* [Excerpted text]
════

All the answers here seem right: locks' usefulness is to block threads from acessing locked code concurrently. However, there are many subtleties in this field, one of which is that locked blocks of code are automatically marked as critical regions by the Common Language Runtime.
The effect of code being marked as critical is that, if the entire region cannot be entirely executed, the runtime may consider that your entire Application Domain is potentially jeopardized and, therefore, unload it from memory. To quote MSDN:
For example, consider a task that attempts to allocate memory while holding a lock. If the memory allocation fails, aborting the current task is not sufficient to ensure stability of the AppDomain, because there can be other tasks in the domain waiting for the same lock. If the current task is terminated, other tasks could be deadlocked.
Therefore, even though your application is single-threaded, this may be a hazard for you. Consider that one method in a locked block throws an exception that is eventually not handled within the block. Even if the exception is dealt as it bubbles up through the call stack, your critical region of code didn't finish normally. And who knows how the CLR will react?
For more info, read this article on the perils of Thread.Abort().

════

* [Supplied data]

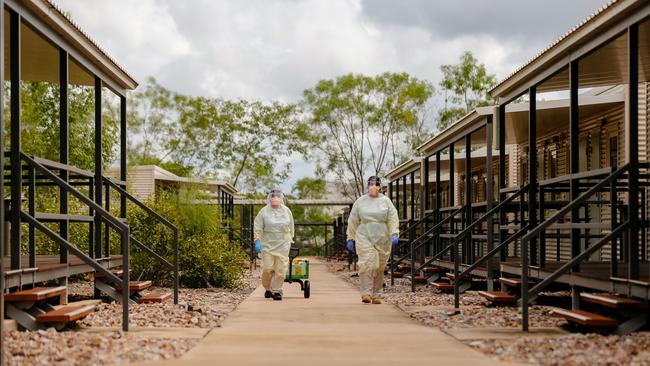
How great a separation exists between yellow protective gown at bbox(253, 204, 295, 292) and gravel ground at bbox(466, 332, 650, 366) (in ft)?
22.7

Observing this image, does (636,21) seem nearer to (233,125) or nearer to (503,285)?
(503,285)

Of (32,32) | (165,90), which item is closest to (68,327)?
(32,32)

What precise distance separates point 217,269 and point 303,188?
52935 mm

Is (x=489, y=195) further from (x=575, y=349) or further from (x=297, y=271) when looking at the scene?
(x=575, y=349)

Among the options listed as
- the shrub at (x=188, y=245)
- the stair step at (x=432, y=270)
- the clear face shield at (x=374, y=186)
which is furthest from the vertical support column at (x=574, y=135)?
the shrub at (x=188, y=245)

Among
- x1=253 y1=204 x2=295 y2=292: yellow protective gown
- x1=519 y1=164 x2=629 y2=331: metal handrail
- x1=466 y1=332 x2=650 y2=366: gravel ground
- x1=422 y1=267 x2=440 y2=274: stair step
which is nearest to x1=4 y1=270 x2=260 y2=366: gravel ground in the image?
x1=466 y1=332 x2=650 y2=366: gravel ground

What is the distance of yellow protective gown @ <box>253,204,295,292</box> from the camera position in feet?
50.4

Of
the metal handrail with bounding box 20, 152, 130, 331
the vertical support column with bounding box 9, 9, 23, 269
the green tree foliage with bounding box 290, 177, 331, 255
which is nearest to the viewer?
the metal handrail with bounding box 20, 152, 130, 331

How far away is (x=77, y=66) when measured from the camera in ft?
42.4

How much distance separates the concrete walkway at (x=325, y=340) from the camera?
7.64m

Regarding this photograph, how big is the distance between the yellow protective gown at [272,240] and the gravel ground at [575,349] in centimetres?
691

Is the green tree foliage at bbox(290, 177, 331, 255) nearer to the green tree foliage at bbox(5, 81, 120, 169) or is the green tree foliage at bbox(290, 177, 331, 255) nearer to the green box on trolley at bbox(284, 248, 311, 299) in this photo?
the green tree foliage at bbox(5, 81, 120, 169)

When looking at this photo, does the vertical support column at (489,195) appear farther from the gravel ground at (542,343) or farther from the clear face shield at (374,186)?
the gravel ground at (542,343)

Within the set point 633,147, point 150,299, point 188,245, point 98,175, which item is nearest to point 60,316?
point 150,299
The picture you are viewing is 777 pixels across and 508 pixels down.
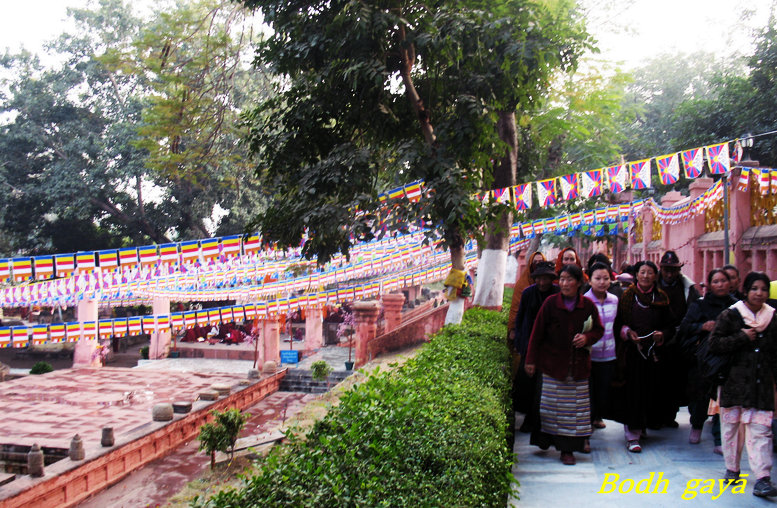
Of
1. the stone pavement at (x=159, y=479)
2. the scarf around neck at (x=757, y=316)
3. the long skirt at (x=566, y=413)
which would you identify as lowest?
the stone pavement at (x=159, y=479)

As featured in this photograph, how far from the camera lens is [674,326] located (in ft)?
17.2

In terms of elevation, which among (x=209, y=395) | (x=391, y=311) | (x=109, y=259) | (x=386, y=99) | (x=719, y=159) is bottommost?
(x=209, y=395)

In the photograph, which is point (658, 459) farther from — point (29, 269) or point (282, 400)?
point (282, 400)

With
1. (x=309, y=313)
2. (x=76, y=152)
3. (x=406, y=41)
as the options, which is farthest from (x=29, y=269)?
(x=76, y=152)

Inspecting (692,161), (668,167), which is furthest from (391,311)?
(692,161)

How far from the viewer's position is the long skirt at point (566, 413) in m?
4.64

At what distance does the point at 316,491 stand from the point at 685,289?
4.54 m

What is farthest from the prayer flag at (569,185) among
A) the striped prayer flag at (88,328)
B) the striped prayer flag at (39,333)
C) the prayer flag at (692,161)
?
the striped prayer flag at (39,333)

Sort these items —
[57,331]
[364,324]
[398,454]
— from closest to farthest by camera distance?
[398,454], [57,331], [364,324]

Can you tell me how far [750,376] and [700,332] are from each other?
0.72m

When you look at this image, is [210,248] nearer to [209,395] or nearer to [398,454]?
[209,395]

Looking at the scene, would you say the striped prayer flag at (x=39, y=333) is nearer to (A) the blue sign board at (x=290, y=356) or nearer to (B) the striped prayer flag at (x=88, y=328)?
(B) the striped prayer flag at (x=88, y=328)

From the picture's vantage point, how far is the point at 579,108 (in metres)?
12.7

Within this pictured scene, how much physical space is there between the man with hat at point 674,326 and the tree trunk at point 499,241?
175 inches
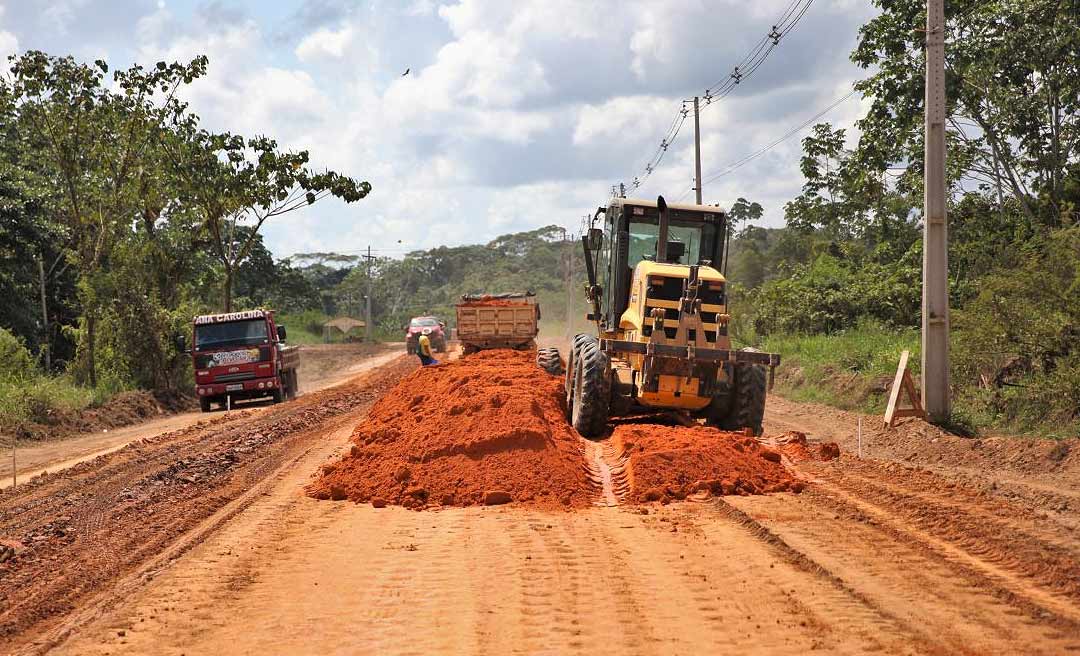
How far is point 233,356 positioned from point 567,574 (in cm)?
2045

════

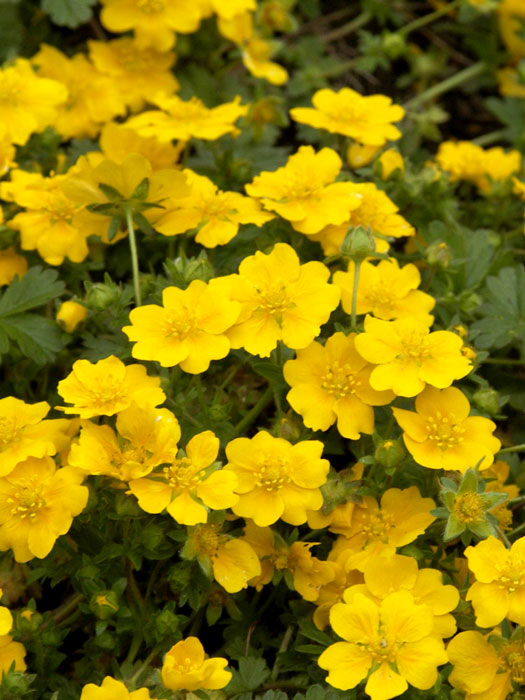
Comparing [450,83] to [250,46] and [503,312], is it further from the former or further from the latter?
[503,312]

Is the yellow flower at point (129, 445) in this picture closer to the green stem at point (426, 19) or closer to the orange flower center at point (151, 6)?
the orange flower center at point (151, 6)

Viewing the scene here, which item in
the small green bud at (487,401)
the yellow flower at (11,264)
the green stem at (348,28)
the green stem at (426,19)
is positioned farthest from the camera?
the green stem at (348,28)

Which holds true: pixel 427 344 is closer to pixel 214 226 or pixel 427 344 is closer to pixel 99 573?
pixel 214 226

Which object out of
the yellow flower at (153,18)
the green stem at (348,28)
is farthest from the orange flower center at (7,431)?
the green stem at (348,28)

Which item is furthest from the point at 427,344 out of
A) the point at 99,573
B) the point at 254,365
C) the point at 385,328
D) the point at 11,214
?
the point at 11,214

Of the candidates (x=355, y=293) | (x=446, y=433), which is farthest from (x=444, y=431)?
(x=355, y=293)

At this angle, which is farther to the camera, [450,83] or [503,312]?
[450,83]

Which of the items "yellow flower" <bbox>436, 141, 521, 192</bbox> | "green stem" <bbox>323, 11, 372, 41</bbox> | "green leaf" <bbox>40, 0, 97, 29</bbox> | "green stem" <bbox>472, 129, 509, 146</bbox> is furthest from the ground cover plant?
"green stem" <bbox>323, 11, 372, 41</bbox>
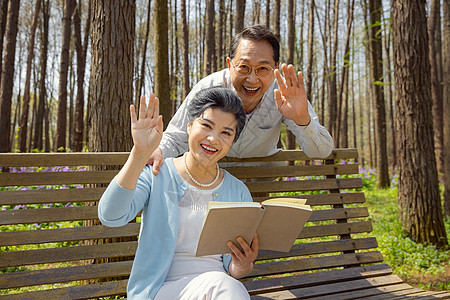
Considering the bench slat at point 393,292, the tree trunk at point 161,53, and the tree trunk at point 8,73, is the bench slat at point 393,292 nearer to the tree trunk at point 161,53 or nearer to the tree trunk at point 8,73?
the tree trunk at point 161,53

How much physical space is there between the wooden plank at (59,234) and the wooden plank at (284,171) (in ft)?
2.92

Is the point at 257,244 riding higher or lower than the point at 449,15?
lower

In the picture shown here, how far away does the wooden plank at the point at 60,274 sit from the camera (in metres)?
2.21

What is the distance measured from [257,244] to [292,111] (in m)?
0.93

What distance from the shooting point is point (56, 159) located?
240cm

════

* [Challenges]
1. Extract every line of the records that contains the word "options", matching its case exactly.
2. Continue the passage on locks and critical regions, starting after its last sentence.

* [Task-by-task results]
1.
Among the options listed as
as the options, which is farthest from (x=29, y=269)?

2.
Bear in mind that there might be reasons why your application is not as single-threaded as you think. Async I/O in .NET may well call-back on a pool thread, for example, as do some of the various timer classes (not the Windows Forms Timer, though).
Generally speaking if your application is single threaded, you're not going to get much use out of the lock statement. Not knowing your application exactly, I don't know if they're useful or not - but I suspect not. Further, if you're application is using lock everywhere I don't know that I would feel all that confident about it working in a multi-threaded environment anyways - did the original developer actually know how to develop multi-threaded code, or did they just add lock statements everywhere in the vague hope that that would do the trick?
lock should be used around the code that modifies shared state, state that is modified by other threads concurrently, and those other treads must take the same lock.
A lock is actually a memory access serializer, the threads (that take the lock) will wait on the lock to enter until the current thread exits the lock, so memory access is serialized.
To answer you question lock is not needed in a single threaded application, and it does have performance side effects. because locks in C# are based on kernel sync objects and every lock you take creates a transition to kernel mode from user mode.
If you're interested in multithreading performance a good place to start is MSDN threading guidelines
You can have performance issues with locking variables, but normally, you'd construct your code to minimize the lengths of time that are spent inside a 'locked' block of code.
As far as removing the locks. It'll depend on what exactly the code is doing. Even though it's single threaded, if your object is implemented as a Singleton, it's possible that you'll have multiple clients using an instance of it (in memory, on a server) at the same time..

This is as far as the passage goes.